Task to complete – The records underneath are to be repeated exactly, with the pictures left out.

Extracted records:

□ □ □ □

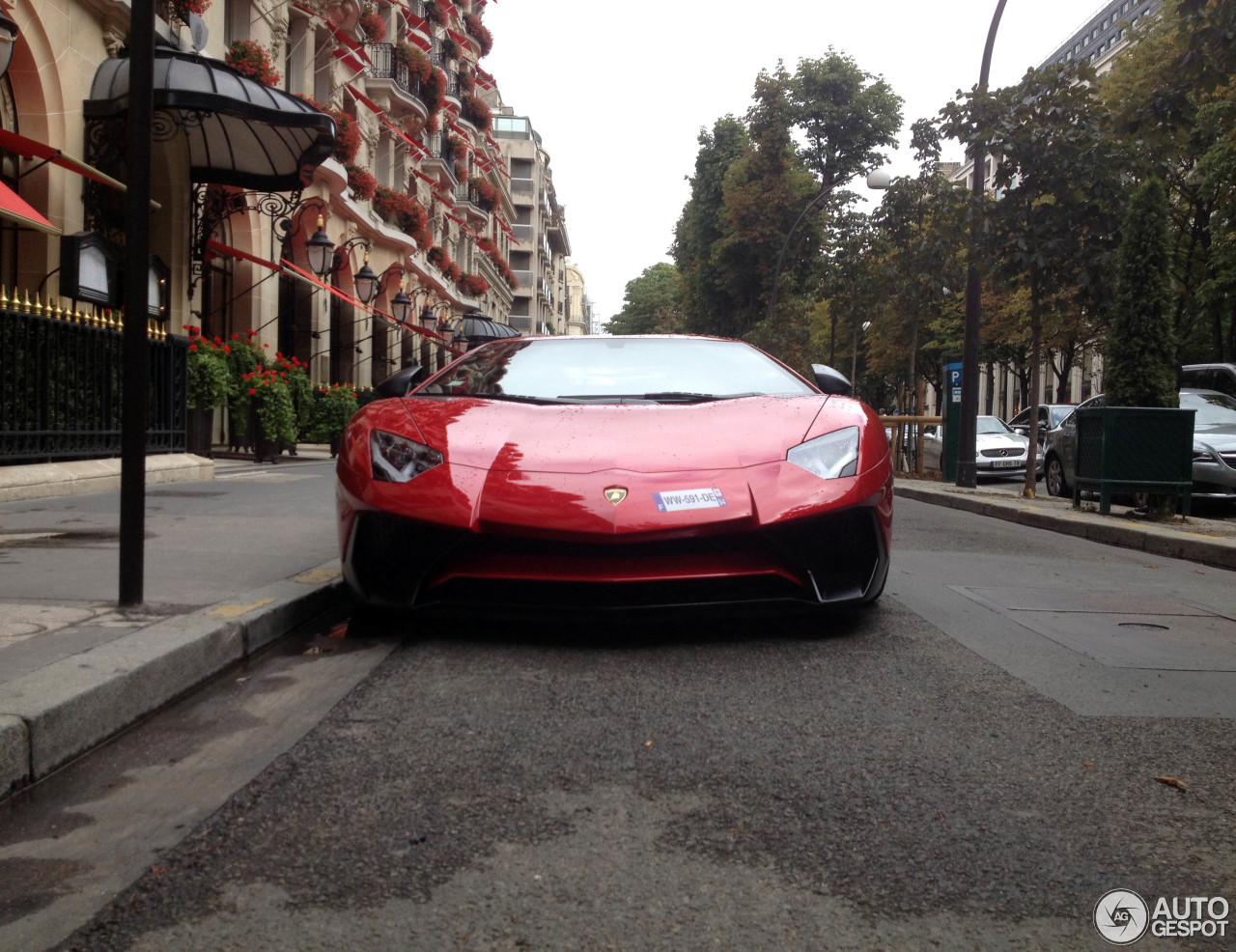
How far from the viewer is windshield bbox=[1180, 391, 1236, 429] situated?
41.9 ft

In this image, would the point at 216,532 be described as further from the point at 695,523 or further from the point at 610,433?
the point at 695,523

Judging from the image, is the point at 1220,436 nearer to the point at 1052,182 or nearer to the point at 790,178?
the point at 1052,182

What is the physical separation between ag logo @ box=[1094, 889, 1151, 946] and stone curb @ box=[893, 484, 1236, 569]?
653 centimetres

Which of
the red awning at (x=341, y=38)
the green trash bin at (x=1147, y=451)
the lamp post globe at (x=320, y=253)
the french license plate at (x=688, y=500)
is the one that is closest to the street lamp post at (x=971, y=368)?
the green trash bin at (x=1147, y=451)

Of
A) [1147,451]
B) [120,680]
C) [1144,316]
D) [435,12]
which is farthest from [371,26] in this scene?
[120,680]

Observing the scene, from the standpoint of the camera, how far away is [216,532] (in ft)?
20.9

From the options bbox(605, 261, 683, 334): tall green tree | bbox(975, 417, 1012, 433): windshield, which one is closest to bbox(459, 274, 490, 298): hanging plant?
bbox(975, 417, 1012, 433): windshield

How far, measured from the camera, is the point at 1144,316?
35.3 ft

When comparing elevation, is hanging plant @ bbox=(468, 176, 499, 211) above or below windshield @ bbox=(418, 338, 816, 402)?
above

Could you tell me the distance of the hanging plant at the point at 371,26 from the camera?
80.8ft

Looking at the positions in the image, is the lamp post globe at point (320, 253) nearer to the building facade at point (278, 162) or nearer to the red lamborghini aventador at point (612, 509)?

□ □ □ □

Correct result –
How far from the viewer is windshield bbox=[1180, 391, 1236, 429] situated?
41.9 ft

In this image, would the point at 216,532 be described as further from the point at 695,523 or further from the point at 610,433?
the point at 695,523

Judging from the image, is the point at 1220,436 nearer to the point at 1052,182 or nearer to the point at 790,178?
the point at 1052,182

What is the physical separation between ag logo @ box=[1094, 889, 1151, 946] and stone curb @ box=[893, 484, 1236, 569]?
653 centimetres

Which of
the red awning at (x=341, y=38)
the green trash bin at (x=1147, y=451)
the lamp post globe at (x=320, y=253)
the french license plate at (x=688, y=500)
is the one that is closest to the street lamp post at (x=971, y=368)?
the green trash bin at (x=1147, y=451)

Of
A) [1147,451]
B) [120,680]
C) [1144,316]
D) [435,12]
which is farthest from [371,26] in this scene?
[120,680]

Observing the scene, from the standpoint of the camera, how far away is [216,532] (in ft)?
20.9

From the options bbox(605, 261, 683, 334): tall green tree | bbox(975, 417, 1012, 433): windshield, which one is closest to bbox(459, 274, 490, 298): hanging plant?
bbox(975, 417, 1012, 433): windshield

How far, measured from the camera, is the point at 1144,316?
35.3 ft

When comparing elevation, is hanging plant @ bbox=(468, 176, 499, 211) above or below windshield @ bbox=(418, 338, 816, 402)?
above

Could you tell me the distance of the hanging plant at the point at 371,26 from the camera?
80.8ft

Looking at the positions in the image, is the lamp post globe at point (320, 253) nearer to the building facade at point (278, 162) or nearer to the red lamborghini aventador at point (612, 509)?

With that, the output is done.